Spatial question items

□ □ □ □

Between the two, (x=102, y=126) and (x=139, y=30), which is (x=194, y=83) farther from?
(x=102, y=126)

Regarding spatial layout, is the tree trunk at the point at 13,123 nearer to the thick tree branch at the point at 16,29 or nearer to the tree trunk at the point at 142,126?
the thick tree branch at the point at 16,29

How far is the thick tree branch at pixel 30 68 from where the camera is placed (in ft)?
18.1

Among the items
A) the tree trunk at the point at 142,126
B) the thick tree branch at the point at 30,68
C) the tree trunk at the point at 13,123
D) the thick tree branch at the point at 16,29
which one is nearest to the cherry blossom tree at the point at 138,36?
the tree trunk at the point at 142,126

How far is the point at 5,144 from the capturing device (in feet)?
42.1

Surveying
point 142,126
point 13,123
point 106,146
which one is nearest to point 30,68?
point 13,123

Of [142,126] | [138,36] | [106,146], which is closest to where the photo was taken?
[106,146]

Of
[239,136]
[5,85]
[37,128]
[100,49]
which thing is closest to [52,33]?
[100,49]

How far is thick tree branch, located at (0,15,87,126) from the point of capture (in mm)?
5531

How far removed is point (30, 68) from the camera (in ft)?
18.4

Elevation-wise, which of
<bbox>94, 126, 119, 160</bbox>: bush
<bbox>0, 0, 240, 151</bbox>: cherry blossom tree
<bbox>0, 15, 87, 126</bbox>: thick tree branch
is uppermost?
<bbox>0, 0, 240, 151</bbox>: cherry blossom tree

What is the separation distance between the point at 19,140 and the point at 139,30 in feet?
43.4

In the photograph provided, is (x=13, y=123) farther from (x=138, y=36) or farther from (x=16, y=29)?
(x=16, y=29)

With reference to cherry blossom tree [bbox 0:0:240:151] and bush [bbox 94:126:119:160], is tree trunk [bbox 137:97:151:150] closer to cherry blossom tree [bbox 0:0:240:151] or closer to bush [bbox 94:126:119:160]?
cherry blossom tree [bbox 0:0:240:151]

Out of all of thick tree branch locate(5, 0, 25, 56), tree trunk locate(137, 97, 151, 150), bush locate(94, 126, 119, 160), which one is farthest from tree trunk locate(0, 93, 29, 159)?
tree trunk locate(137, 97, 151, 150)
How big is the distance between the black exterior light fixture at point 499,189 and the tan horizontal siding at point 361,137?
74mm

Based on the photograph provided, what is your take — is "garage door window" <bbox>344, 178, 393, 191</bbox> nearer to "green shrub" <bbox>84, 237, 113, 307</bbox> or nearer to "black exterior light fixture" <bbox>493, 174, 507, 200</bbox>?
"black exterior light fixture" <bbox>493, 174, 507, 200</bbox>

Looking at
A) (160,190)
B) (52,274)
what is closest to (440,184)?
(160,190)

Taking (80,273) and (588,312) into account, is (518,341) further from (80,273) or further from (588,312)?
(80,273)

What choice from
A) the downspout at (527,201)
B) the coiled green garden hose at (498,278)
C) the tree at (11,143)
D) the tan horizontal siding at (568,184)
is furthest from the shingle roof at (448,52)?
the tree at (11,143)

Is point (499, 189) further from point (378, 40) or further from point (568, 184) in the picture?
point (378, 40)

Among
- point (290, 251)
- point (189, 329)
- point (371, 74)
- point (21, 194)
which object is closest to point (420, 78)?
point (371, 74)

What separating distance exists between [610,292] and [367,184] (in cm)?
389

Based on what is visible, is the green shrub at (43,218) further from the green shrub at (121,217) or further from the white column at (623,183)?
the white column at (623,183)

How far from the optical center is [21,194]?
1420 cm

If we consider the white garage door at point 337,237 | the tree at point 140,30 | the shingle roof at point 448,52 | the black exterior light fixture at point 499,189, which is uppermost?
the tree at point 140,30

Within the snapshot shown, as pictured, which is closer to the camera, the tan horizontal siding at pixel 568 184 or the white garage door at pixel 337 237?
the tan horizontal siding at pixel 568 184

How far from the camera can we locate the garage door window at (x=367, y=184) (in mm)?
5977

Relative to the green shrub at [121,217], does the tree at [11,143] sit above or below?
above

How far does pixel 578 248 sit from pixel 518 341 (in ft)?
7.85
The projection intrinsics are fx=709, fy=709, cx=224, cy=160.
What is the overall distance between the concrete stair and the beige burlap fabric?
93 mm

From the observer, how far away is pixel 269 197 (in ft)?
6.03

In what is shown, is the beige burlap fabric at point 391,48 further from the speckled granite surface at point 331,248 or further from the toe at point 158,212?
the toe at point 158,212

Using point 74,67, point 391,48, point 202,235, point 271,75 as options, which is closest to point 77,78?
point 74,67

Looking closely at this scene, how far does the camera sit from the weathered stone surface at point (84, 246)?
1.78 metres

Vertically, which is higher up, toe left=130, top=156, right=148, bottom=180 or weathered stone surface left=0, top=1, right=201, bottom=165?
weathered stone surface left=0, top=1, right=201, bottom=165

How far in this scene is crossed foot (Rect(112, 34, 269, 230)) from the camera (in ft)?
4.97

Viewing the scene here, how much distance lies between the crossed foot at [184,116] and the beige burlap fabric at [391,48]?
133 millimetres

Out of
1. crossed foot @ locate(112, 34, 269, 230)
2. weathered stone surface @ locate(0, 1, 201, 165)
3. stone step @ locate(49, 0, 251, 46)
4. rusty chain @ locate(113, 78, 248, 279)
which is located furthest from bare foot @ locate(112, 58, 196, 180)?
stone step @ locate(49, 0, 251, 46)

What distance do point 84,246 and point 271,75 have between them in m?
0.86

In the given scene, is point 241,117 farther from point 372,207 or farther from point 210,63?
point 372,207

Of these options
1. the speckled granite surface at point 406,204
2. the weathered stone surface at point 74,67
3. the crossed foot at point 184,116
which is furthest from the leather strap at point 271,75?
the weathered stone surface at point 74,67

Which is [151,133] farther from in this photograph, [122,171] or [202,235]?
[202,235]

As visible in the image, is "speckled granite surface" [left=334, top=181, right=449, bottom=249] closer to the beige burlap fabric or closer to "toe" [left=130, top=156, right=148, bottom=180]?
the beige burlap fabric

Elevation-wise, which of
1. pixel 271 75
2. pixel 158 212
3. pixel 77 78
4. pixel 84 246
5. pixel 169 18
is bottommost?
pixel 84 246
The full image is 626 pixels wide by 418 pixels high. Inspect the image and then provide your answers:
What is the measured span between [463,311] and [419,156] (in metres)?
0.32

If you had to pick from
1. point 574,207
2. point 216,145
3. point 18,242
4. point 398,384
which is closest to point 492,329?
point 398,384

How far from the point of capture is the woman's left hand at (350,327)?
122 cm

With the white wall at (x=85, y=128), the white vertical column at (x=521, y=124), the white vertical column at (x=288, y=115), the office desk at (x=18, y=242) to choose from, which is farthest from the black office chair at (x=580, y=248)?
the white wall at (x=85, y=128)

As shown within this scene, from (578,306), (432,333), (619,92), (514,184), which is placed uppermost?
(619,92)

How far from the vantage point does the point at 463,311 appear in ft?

□ □ □ □

> _What you should do_
Count the lines of the items above that contain the word "image". Give only the number.

> _Result_
2